Plots of bias-SD trade-off (over 10 test examples, each with 20 different noise realisations) for the separated single-tracer activity images using different methods for frame 14 (row 1), frame 24 (row 2), and the whole activity image sequences (row 3) for FDG and MET, respectively

Similar results were found in the later time frame, where v-MTCM+FWHM (3 mm) and the DL-based methods achieved much lower SD compared to v-MTCM and IS-F4D (see Fig. 6(row 2)). The bias level of the CED is similar for MET and improved for FDG, compared to those of the v-MTCM method.
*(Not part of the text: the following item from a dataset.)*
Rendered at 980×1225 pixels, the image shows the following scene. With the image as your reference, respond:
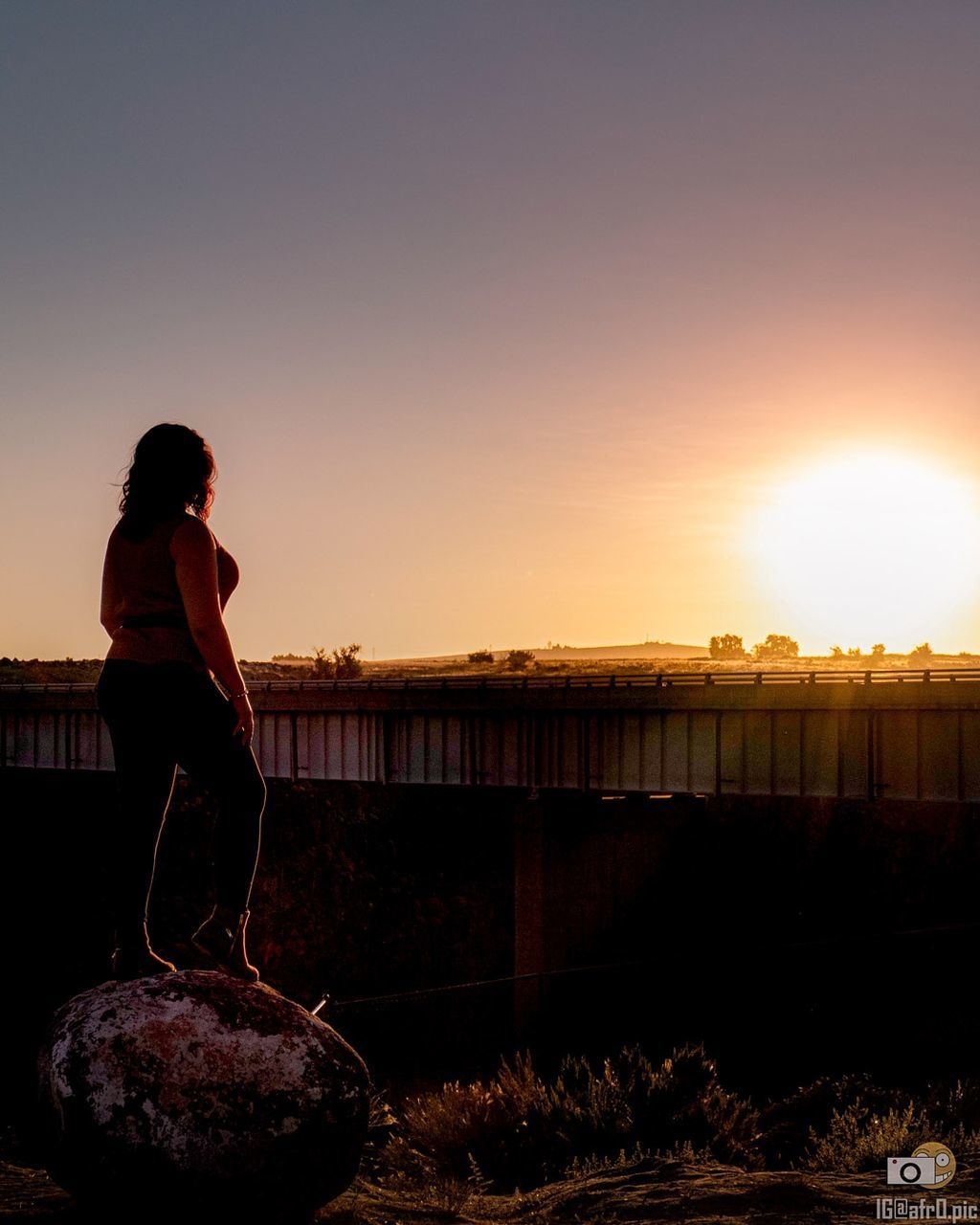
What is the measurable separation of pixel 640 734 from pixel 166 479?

Although the proposed method further reduced the bias compared to the CED, it is still higher than that of v-STCM. This indicates that the separation task remains challenging for our proposed method in the later time frames (relatively high-count compared to the early time frame), especially given that only 80 data examples were used for network training.

The overall separation performance of the single-tracer activity image sequences is shown in Fig. 6(row 3), where it again shows that the DL-based method achieved much lower SD compared to the model-based methods. The proposed deep network outperformed the CED by further reducing the bias and SD values. On average, the proposed method achieved a similar bias level and lower SD for both FDG and MET, compared to those that would be obtained with single-tracer data using v-STCM.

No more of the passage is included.